1968 - Widespread support for George Wallace around the country. John Connally, Democratic governor of Texas, was accused of covertly helping Nixon in Texas. The support would have been covert because he publicly endorsed Humphrey, likely in part because Humphrey was Johnson's man (Connally had been a Johnson man since the 30s). The accusations are probably correct, given Connally's endorsement of Nixon in the next election and his service in Nixon's cabinet. I could mention the convention and Mayor Daley, but that might turn out to be a wash for our arguments if one considers also the anti-Democratic left present in the Chicago streets.
1972 - The worst ass-whooping in American history. We'll put aside Connally campaigning and fundraising for Nixon. The margin of the vote alone is a strong indication that the right deserted McGovern. The size of Nixon's victory is pretty clear evidence.
1980 - Boll Weevils, Reagan Democrats, etc. I find it unlikely, though always possible, that Ted's run had any influence on them except to confirm that they were to right to support Saint Ron.
1984 - Again, I'm relying on the margin of victory. Huge wins for the right come close to prima facie evidence of right-wing desertion.
1988 - 4 more years of Reagan? Really? More grist for my mill.
1992 - Perot. Nuff said.
1996 - A bit of Perot, but the real point I wanted to make was Clinton's two wins were both with less than 50% of the popular vote. It's a safe bet to assume damn few liberals or further left were voting for Dole or Perot, so that begs us to ask, who was?
2000 - Those 200k Democratic GWB voters in Florida come to mind.
2004 - The worst president in American history, except for maybe James Buchanan, is re-elected? How many Democrats voted for Bush because they were scared of the boogeyman?
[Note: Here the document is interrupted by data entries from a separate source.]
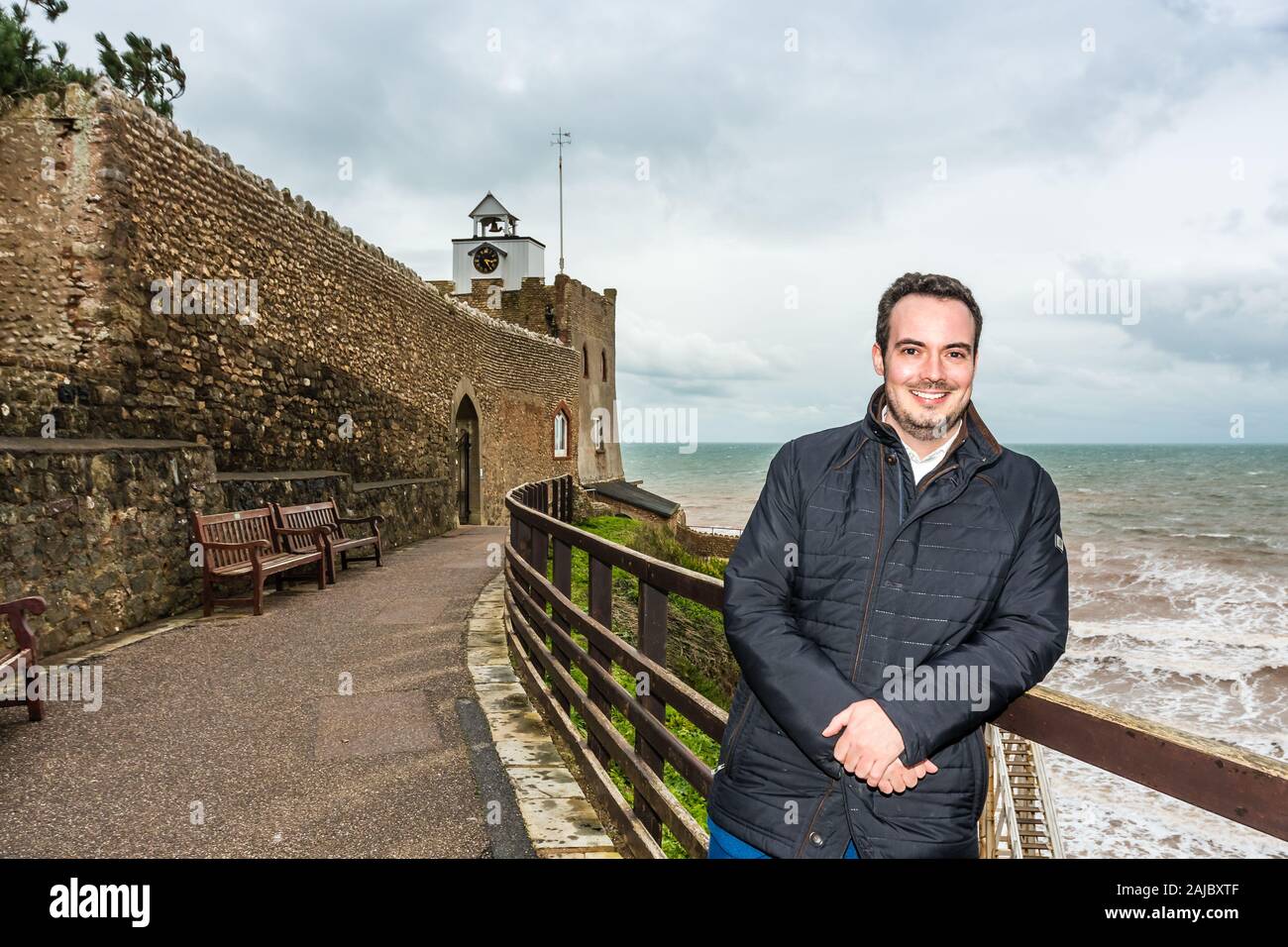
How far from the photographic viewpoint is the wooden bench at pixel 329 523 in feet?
30.7

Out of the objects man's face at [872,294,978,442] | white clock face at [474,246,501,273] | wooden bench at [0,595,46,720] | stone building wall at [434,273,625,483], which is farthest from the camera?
white clock face at [474,246,501,273]

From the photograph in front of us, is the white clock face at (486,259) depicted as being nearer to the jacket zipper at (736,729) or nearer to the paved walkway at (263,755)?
the paved walkway at (263,755)

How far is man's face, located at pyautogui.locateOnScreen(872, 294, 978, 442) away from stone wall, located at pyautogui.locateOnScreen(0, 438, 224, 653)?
18.9 feet

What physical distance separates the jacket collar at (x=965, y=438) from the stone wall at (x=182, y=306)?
7447mm

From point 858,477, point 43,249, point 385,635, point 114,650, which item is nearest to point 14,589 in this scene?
point 114,650

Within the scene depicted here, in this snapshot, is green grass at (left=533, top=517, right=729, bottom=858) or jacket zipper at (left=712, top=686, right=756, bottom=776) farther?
green grass at (left=533, top=517, right=729, bottom=858)

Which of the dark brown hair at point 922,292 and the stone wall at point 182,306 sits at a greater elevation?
the stone wall at point 182,306

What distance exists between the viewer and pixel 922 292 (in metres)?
1.86

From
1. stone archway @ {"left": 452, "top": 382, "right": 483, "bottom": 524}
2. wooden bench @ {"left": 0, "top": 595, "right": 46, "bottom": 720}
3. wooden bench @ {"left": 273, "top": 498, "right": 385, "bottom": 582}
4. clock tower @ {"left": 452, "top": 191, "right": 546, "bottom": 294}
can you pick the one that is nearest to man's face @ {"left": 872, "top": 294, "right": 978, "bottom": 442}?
wooden bench @ {"left": 0, "top": 595, "right": 46, "bottom": 720}

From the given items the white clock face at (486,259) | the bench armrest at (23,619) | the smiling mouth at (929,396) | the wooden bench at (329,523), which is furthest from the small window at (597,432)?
the smiling mouth at (929,396)

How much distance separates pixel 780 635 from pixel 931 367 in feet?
2.06

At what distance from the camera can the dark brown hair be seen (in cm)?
185

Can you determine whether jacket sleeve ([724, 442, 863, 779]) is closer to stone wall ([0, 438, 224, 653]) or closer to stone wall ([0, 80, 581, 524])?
stone wall ([0, 438, 224, 653])
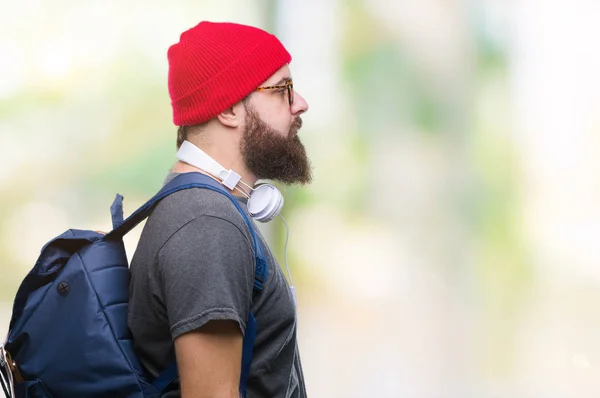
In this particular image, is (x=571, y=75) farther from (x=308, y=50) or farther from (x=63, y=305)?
(x=63, y=305)

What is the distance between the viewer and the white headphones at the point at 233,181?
1.34 metres

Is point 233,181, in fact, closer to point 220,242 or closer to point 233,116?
point 233,116

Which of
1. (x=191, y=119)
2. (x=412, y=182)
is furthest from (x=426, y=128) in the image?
(x=191, y=119)

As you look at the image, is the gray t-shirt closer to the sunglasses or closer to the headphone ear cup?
the headphone ear cup

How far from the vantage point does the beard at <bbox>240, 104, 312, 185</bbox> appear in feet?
4.47

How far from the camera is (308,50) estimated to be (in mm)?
2801

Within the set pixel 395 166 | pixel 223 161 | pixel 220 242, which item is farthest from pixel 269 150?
pixel 395 166

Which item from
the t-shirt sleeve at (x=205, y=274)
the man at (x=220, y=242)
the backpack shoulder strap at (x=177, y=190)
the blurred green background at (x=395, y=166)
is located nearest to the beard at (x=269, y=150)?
the man at (x=220, y=242)

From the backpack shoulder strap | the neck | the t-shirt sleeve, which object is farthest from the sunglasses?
the t-shirt sleeve

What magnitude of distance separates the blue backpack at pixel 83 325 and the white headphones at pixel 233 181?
12cm

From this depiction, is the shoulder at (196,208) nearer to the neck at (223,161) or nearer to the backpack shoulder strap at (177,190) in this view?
the backpack shoulder strap at (177,190)

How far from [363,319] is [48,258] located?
1.68m

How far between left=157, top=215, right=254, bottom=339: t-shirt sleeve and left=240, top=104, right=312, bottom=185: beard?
292mm

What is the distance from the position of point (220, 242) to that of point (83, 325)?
0.83 ft
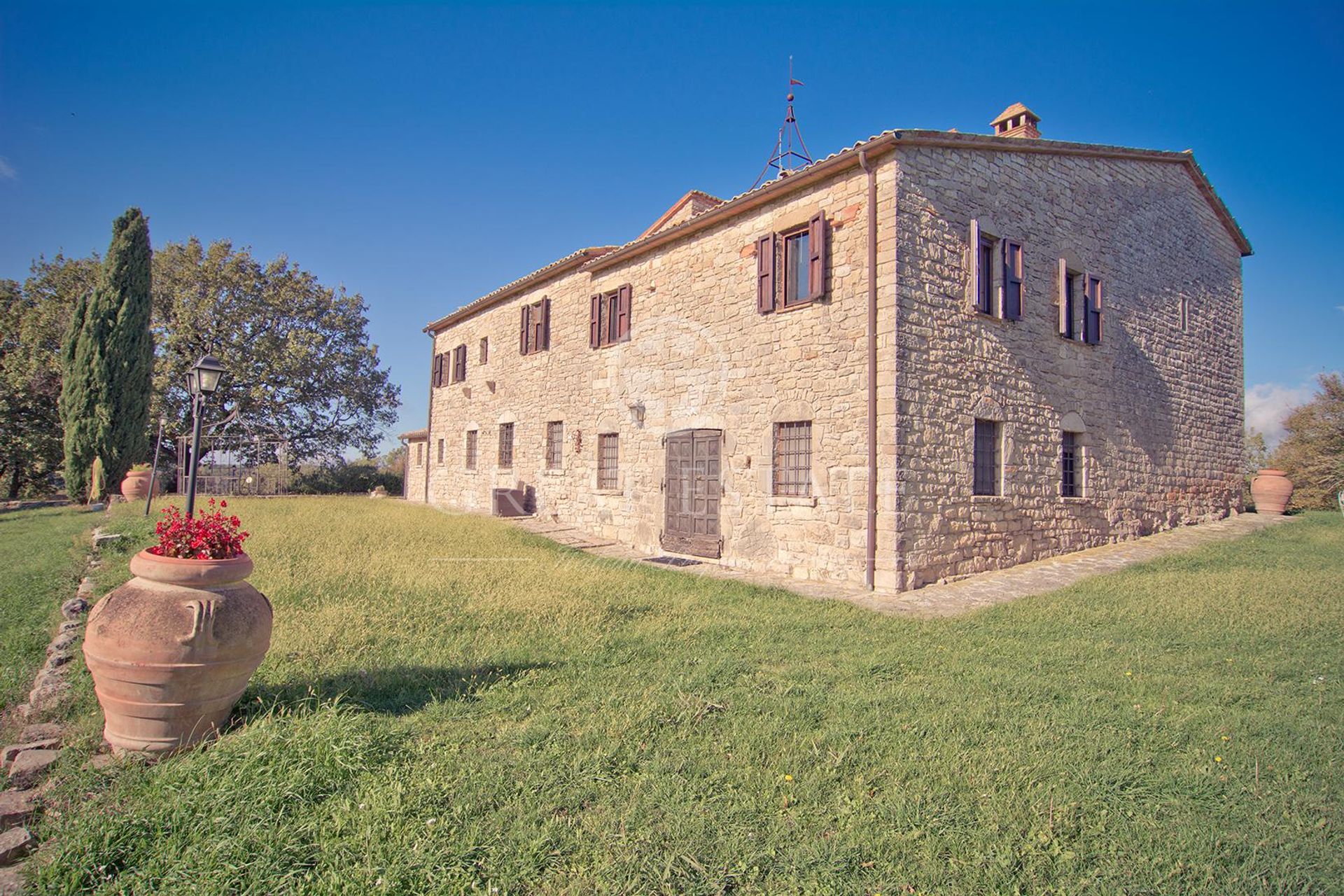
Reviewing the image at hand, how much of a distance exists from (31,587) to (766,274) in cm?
1050

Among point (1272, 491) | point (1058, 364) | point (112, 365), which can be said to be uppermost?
point (112, 365)

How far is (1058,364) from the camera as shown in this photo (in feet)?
36.5

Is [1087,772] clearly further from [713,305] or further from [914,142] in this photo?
[713,305]

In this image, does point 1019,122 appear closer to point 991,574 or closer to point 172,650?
point 991,574

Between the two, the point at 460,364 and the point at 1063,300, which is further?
the point at 460,364

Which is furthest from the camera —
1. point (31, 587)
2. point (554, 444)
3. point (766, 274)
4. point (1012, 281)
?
point (554, 444)

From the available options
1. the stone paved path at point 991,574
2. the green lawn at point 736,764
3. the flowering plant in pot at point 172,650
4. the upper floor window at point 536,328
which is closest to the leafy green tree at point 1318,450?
the stone paved path at point 991,574

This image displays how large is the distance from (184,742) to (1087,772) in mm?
4818

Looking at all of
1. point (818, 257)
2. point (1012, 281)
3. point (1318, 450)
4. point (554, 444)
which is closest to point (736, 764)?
point (818, 257)

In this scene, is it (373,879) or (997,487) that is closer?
(373,879)

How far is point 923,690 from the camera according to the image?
4.73 metres

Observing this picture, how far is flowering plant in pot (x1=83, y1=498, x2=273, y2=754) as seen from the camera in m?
3.35

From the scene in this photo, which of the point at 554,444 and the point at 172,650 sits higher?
the point at 554,444

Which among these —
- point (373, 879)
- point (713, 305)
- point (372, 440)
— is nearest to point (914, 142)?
point (713, 305)
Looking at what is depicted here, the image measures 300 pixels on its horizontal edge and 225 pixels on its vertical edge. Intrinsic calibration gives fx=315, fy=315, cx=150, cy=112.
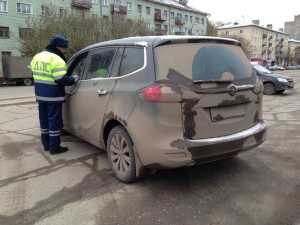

Given the margin, it had to be more than a few.
2008 - I was thinking of Joe Lieberman and more than a few racists who wouldn't vote for the big, bad black man. This one is kind of funny in a very sad way, because so many of them are so insistent that he's a socialist when it's clear that he's at least right of center. It's like a replay of Al Smith except that Smith wasn't lucky enough to follow maybe the worst president in American history.
2012 - Similar, but not the same. Without getting into it, the administration's policies have provoked a lot of discussion (how's that for a neutral phrase!). There's been no notable third party challenge from the left. That's not to disparage the Greens, it's just an observation that 470k votes in a presidential election is a rounding error. With no third party challenge and a declining vote total, it does seem quite likely that it was the right that defected to Rmoney. I wouldn't be surprised if a liberal or two voted for Rmoney, if for no better reason than to be contrarian, but it seems likely that it was a lot more than a right-winger or two that broke from Obama for Romney.
Now, I'll freely admit, in the effort to save us both time and effort, that not all of the years I've mentioned have definitive proof. Well, not in the same way as a Texas governor campaigning for the other party has. That being said, most of those years can be viewed as the right wing of the party deserting to the GOP when you look at the vote totals. For all the left is accused of losing elections by drawing comparisons between the two major parties, it seems fairly clear that the right definitely sees a difference.
Edit - Sorry for the length, man. I just posted it and had a holy shit moment.
Second edit - The title of this post is hilarious. I really didn't mean to go this long.